História
Publicado por Francisco Ladeira,
é especialista
em Ciências Humanas: Brasil, Estado e Sociedade pela Universidade Federal de
Juiz de Fora (UFJF), articulista do Observatório da Imprensa e professor de
Geografia do Colégio Conexão em Barbacena,MG.
É demasiadamente
simplista conceber o maior conflito armado de nosso subcontinente como
consequência exclusiva da vontade do imperialismo britânico, como se Brasil,
Argentina e Uruguai fossem simples marionetes de Londres, prontas para acatar
incondicionalmente todas as ordens vindas do outro lado do Atlântico.
Geralmente, boa parte dos estudos históricos
são fortemente marcados pelo perfil ideológico do pesquisador. Um bom exemplo
dessa prática parcial pode ser encontrado na bibliografia disponível sobre a
Guerra do Paraguai (1864-1870), considerado o maior conflito armado da América
do Sul, envolvendo, de um lado, a Tríplice Aliança (Brasil, Argentina e
Uruguai) e, de outro lado, o Paraguai.
Segundo interpretações conservadoras, a
Guerra do Paraguai é consequência direta do expansionismo territorial
idealizado por um ditador paraguaio insano, Francisco Solano Lopes, que
precisava ser combatido. Sendo assim, de acordo com essa perspectiva, coube aos
governos brasileiro, argentino e uruguaio a heróica tarefa de defender seus
respectivos territórios das investidas do país guarani.
Em contrapartida, para as linhas
interpretativas marxistas, a Guerra do Paraguai foi induzida pelo imperialismo
britânico. Como a nação de Solano Lopes aspirava uma via alternativa de
desenvolvimento econômico independente das grandes potências da época, o
governo de Londres, com o intuito de extirpar o “mau exemplo paraguaio”, armou
os exércitos da Tríplice Aliança para lutar contra o Paraguai.
O resultado dessa empreitada bélica é do
conhecimento de todos: passados mais de cem anos, o Paraguai ainda não
conseguiu se recuperar das enormes perdas humanas e materiais.
Todavia, é importante evitar interpretações
maniqueístas e simplórias sobre os fatos históricos. Evidentemente, Solano
Lopes não era apenas um “ditador insano”. Em seu governo, o Paraguai atingiu
respeitáveis índices de desenvolvimento econômico e social.

--

TAREFAS E EXERCÍCIOS:
(A) Repita o texto sobre a Guerra do Paraguai em tudo o que vai de "Segundo interpretações conservadoras, a" até "do país guarani.".
(B) De acordo com o texto sobre a Guerra do Paraguai, cada afirmação a seguir está correta? Responda sim ou não e cite as palavras do texto que decidem a resposta.
(i) A Guerra do Paraguai durou de 1864 a 1870.
(ii) Para as interpretações marxistas, a guerra resultou do expansionismo territorial de Solano Lopes.
(iii) Durante o governo de Solano Lopes, o Paraguai alcançou índices respeitáveis de desenvolvimento econômico e social.
Os dados não guardam nenhuma relação com o texto sobre a Guerra do Paraguai.

CONTEÚDO DOS DADOS:
--

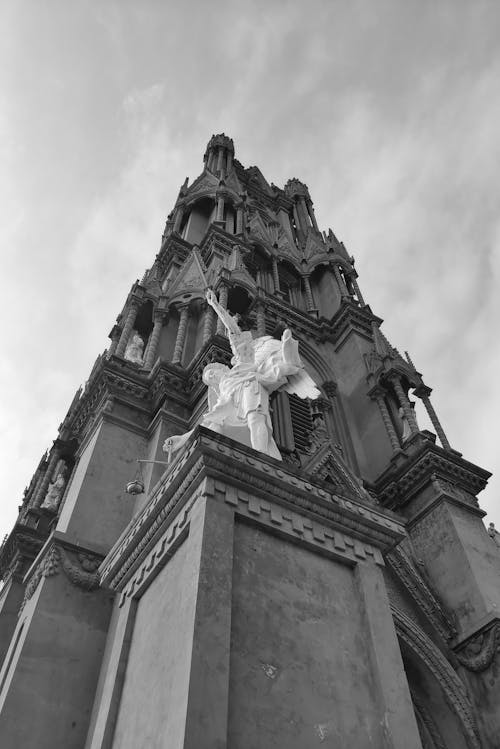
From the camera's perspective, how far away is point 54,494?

--

RESPOSTAS DOS EXERCÍCIOS:
(A)
Segundo interpretações conservadoras, a
Guerra do Paraguai é consequência direta do expansionismo territorial
idealizado por um ditador paraguaio insano, Francisco Solano Lopes, que
precisava ser combatido. Sendo assim, de acordo com essa perspectiva, coube aos
governos brasileiro, argentino e uruguaio a heróica tarefa de defender seus
respectivos territórios das investidas do país guarani.

(B)
(i) Sim: "Guerra do Paraguai (1864-1870)".
(ii) Não: "para as linhas interpretativas marxistas, a Guerra do Paraguai foi induzida pelo imperialismo britânico".
(iii) Sim: "Em seu governo, o Paraguai atingiu respeitáveis índices de desenvolvimento econômico e social."